Looking for insight on the Time Range selection when running against an Amazon S3 bucket

Raanan Dagan · September 2023

Hi Cribl community. Could anyone provide some additional insight on the Time Range selection when running against an Amazon S3 bucket? The S3 bucket is full of .gz csv logs which are updated periodically (8 files per 10 minute period). See attached. Beginner's naivety suggested that setting a Relative time (-30m as an example) would only pull files in S3 last updated within that relative time. However, it pulls all files as if I had not set a time filter at all. Another thought is that this time range does not apply to the files themselves, but to the EVENT times contained within the files. In that case, Cribl would need to pull all files before it could filter on event time? https://docs.cribl.io/stream/collectors-schedule-run Thank you! (as an alternative, we could use the Amazon S3 specific collector which uses event notifications/SQS, but would like to at least understand the above)

David Maislin · September 2023

Jon, what does the Path look like to get to this folder?

Raanan Dagan · September 2023

```/s3_folder/dnslogs/YYYY-MM-DD/``` One folder per day

David Maislin · September 2023

So in your collector your Path is set to something like this? `/s3_folder/dnslogs/${_time:%Y}-${_time:%m}-${_time:%d}/`

Raanan Dagan · September 2023

It is not...yet :slightly_smiling_face: Currently working on the best way to accomplish only collecting the most recent logs while learning cribl along the way. I suspect this is the correct thing to do. But what then does the time range do?

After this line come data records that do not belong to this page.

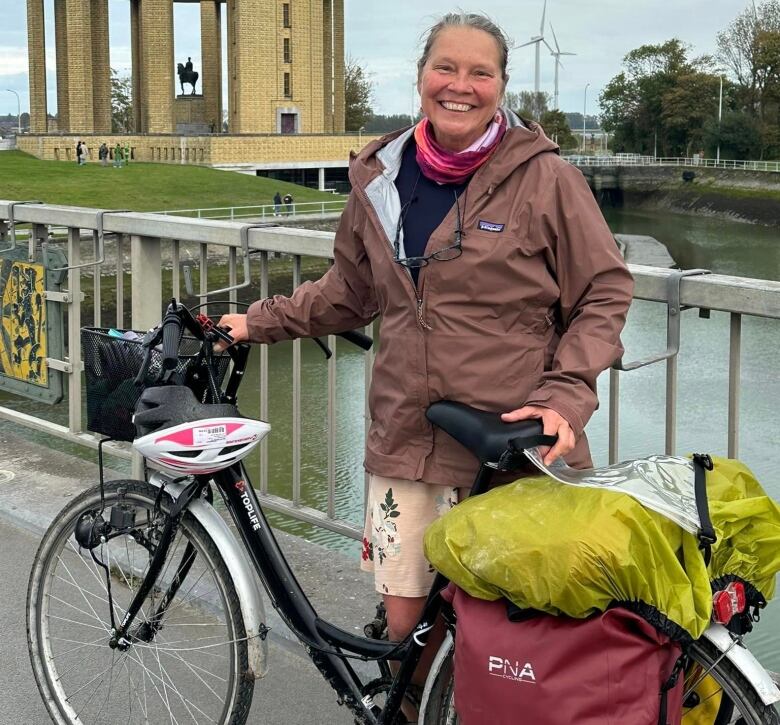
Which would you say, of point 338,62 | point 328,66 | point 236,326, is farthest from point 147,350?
point 338,62

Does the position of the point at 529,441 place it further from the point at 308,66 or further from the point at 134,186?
the point at 308,66

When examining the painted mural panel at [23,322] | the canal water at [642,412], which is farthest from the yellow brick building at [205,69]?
the painted mural panel at [23,322]

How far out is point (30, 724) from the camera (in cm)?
323

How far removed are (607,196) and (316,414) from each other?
230 ft

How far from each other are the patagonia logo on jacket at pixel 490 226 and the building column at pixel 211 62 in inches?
2761

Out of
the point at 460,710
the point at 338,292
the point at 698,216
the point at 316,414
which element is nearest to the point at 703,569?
the point at 460,710

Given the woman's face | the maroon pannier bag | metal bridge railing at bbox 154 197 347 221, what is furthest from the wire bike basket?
metal bridge railing at bbox 154 197 347 221

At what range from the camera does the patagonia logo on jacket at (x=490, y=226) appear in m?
2.42

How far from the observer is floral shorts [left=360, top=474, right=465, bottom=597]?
257 centimetres

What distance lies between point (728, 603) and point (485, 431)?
54 centimetres

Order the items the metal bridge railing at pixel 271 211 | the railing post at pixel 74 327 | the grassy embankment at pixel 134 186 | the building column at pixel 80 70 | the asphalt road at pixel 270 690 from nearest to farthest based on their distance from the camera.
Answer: the asphalt road at pixel 270 690 → the railing post at pixel 74 327 → the metal bridge railing at pixel 271 211 → the grassy embankment at pixel 134 186 → the building column at pixel 80 70

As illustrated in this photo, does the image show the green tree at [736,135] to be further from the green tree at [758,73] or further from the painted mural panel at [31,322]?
the painted mural panel at [31,322]

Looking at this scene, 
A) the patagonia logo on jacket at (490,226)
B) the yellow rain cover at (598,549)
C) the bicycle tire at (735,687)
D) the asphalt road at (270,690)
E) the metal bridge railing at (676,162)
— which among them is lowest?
the asphalt road at (270,690)

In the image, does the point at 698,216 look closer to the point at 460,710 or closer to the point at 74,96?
the point at 74,96
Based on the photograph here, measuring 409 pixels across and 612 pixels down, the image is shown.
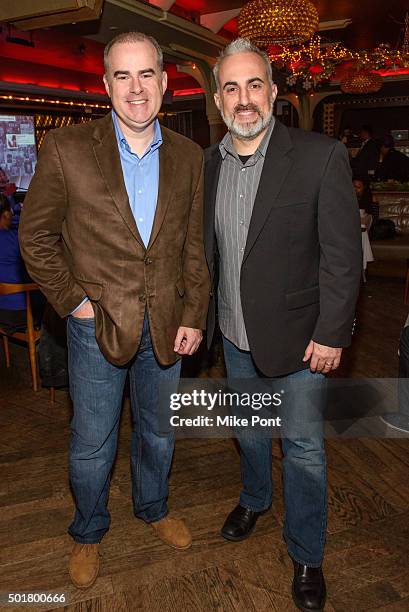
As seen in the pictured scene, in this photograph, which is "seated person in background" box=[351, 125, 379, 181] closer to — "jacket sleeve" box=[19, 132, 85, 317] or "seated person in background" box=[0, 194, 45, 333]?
"seated person in background" box=[0, 194, 45, 333]

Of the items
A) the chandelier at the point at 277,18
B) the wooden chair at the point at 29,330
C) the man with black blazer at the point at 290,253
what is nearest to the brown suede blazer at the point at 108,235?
the man with black blazer at the point at 290,253

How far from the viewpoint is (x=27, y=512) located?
2.42 m

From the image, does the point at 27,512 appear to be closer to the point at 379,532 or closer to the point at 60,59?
the point at 379,532

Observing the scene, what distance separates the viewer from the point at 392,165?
371 inches

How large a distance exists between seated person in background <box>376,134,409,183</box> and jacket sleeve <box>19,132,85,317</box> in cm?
854

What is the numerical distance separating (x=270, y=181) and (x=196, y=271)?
42 cm

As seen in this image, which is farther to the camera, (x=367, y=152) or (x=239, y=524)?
(x=367, y=152)

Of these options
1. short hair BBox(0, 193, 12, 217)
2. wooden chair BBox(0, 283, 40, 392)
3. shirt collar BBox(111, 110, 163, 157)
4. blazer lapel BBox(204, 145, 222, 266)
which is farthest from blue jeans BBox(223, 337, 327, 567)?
short hair BBox(0, 193, 12, 217)

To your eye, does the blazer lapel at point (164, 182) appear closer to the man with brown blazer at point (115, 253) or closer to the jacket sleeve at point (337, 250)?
the man with brown blazer at point (115, 253)

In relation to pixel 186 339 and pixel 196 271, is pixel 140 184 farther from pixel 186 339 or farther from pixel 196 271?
pixel 186 339

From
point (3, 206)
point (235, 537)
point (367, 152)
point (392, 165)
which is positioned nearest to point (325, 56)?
point (367, 152)

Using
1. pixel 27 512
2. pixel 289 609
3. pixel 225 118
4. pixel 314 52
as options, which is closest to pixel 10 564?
pixel 27 512

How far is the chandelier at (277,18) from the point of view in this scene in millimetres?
4953

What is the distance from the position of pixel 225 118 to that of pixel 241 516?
1.58 metres
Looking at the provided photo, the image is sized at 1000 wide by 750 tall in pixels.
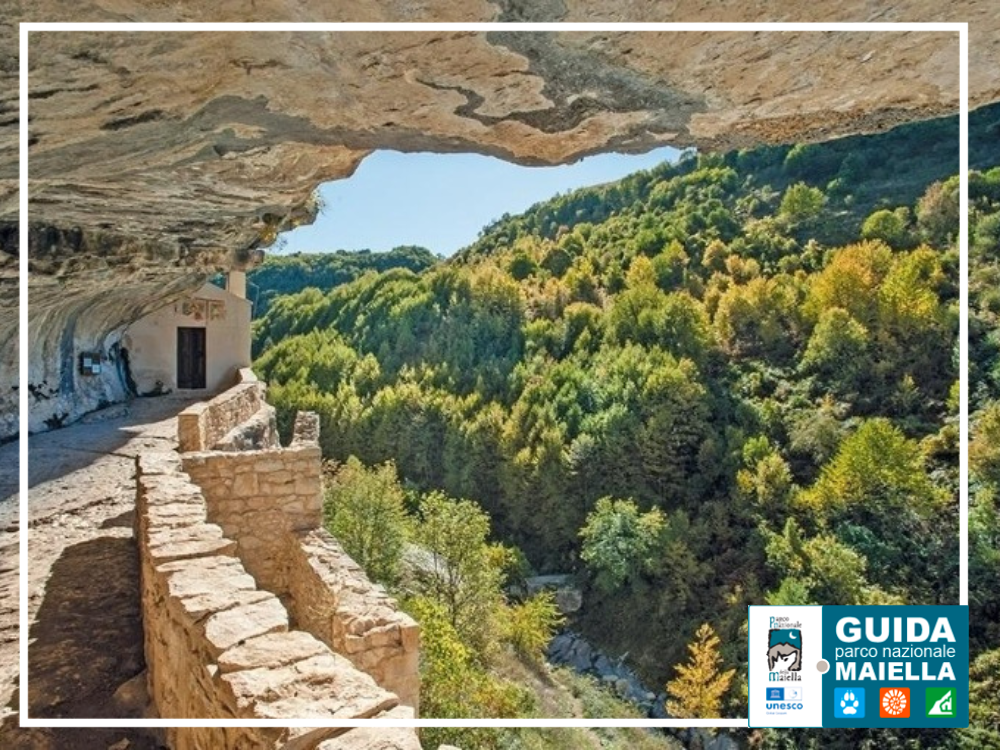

Raanan Dagan · September 2023

I believe the path supplied in Cribl ended in dnslogs/

David Maislin · September 2023

IIRC, It will go to the correct folder based on your relative time and start collecting the events in that folder. If upon uncompressing the gz files it sees an event with a timestamp outside that range, then it will not collect that specific event.

Raanan Dagan · September 2023

THAT makes more sense... which is why ALL files needed to be pulled down to be checked. Not that we need this, but is there a way to use tokens to only pull files based on last modified time?

David Maislin · September 2023

The Destination path to S3 bucket look like this?: ``/s3_folder/dnslogs/${C.Time.strftime(_time ? _time : Date.now()/1000, '%Y-%m-%d')}``?

Raanan Dagan · September 2023

We haven't specified anything with tokens, etc. This is our first connection to S3 and just started using Cribl this month

David Maislin · September 2023

The examples above are not using tokens, just JavaScript expressions.

Raanan Dagan · September 2023

We haven't used javascript for any paths.

David Maislin · September 2023

The Destination just writes out the event to the correct folder using the values abstracted from _time and the Collector does similar.

Raanan Dagan · September 2023

Okay. We are only ingesting data from the S3 bucket. Do you know if there's a way to only pull in files based on last modified time?

Raanan Dagan · September 2023

I didn't see anything like that

Raanan Dagan · September 2023

Also wondering, assuming we configure cribl to only pull in the current day's logs, and then narrowing down to the current timeframe (hour, or 10 minute period), how we would go about ensuring that 1) duplicate events were not processed 2) events were not missed

Raanan Dagan · September 2023

(I think this is where the Amazon S3 connector comes into play...using event notications/SQS instead of the standard S3 collector)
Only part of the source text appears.